■ **Extrait du document**
☆ ☆ ☆

Très critiqué sur la réouverture des écoles le 11 mai, le gouvernement tente sans succès de calmer le jeu

Suite à l’allocution de Macron, c’est certainement l’annonce de la réouverture des écoles le 11 mai qui avait le plus marqué les esprits, et suscité, bien au-delà de la surprise, contestation et révolte. On a ainsi vu naître le hashtag très relayé #SansMoiLe11Mai ou encore "On n’est pas la garderie du Medef" parmi les enseignants, chez qui la colère gronde depuis des mois et qui sont particulièrement mis à l’épreuve en ces temps de confinement où le maintien de la continuité pédagogique implique son lot de problèmes et énormément d’investissement de chaque professeur.

☆ ☆ ☆

■ **Jeu de données**
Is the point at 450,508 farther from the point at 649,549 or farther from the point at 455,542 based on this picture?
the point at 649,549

☆ ☆ ☆

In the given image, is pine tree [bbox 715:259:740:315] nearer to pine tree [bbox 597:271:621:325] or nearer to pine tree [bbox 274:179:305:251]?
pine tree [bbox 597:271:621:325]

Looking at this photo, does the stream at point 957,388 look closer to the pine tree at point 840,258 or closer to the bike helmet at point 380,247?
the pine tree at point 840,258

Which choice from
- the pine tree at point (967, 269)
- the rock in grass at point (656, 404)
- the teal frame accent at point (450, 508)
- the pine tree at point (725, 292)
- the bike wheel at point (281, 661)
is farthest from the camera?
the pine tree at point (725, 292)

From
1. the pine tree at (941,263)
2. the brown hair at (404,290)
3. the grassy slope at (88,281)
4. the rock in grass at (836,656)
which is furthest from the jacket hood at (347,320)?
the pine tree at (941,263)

☆ ☆ ☆

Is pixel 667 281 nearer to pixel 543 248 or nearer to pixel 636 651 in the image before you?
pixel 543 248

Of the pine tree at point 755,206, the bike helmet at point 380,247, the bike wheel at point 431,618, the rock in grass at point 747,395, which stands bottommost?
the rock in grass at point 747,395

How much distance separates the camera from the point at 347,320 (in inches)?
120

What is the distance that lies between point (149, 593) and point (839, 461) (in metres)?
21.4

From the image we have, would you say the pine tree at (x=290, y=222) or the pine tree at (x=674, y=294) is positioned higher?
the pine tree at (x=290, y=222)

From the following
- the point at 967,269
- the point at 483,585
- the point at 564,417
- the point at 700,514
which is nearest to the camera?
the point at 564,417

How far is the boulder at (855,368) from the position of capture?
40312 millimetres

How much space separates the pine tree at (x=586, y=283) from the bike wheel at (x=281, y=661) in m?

☆ ☆ ☆

■ **Travail demandé**
1. Quel hashtag très relayé l'article sur la réouverture des écoles mentionne-t-il ?
2. Poursuivez l'article sur la réouverture des écoles en reprenant après sa dernière phrase.

■ **Réponses par tâche**
1. #SansMoiLe11Mai

2.
Bien qu’essayant de tempérer l’effet du discours du Président, en apportant des nuances à ces réouvertures d’établissements, c’est avec très peu de cartes en main le Premier ministre a tenté de calmer le jeu. Il a ainsi dû se contenter de préciser que toutes les écoles ne ré-ouvriraient pas forcément en même temps, et que de nombreux scénarii - parmi lesquels les cours en moitié de classe - étaient envisagés... De plus, la spécialiste chercheuse en infectiologie invitée à la conférence pour parler de l’avancée des recherches n’a en rien aidé le chef de l’Exécutif, en annonçant que le comportement du virus sur les enfants (en terme de facteurs de contamination notamment) faisaient partie des choses qu’« on ne sait pas », ne rassurant en rien sur les foyers de contamination énormes que pourraient représenter les écoles dès le 11 mai.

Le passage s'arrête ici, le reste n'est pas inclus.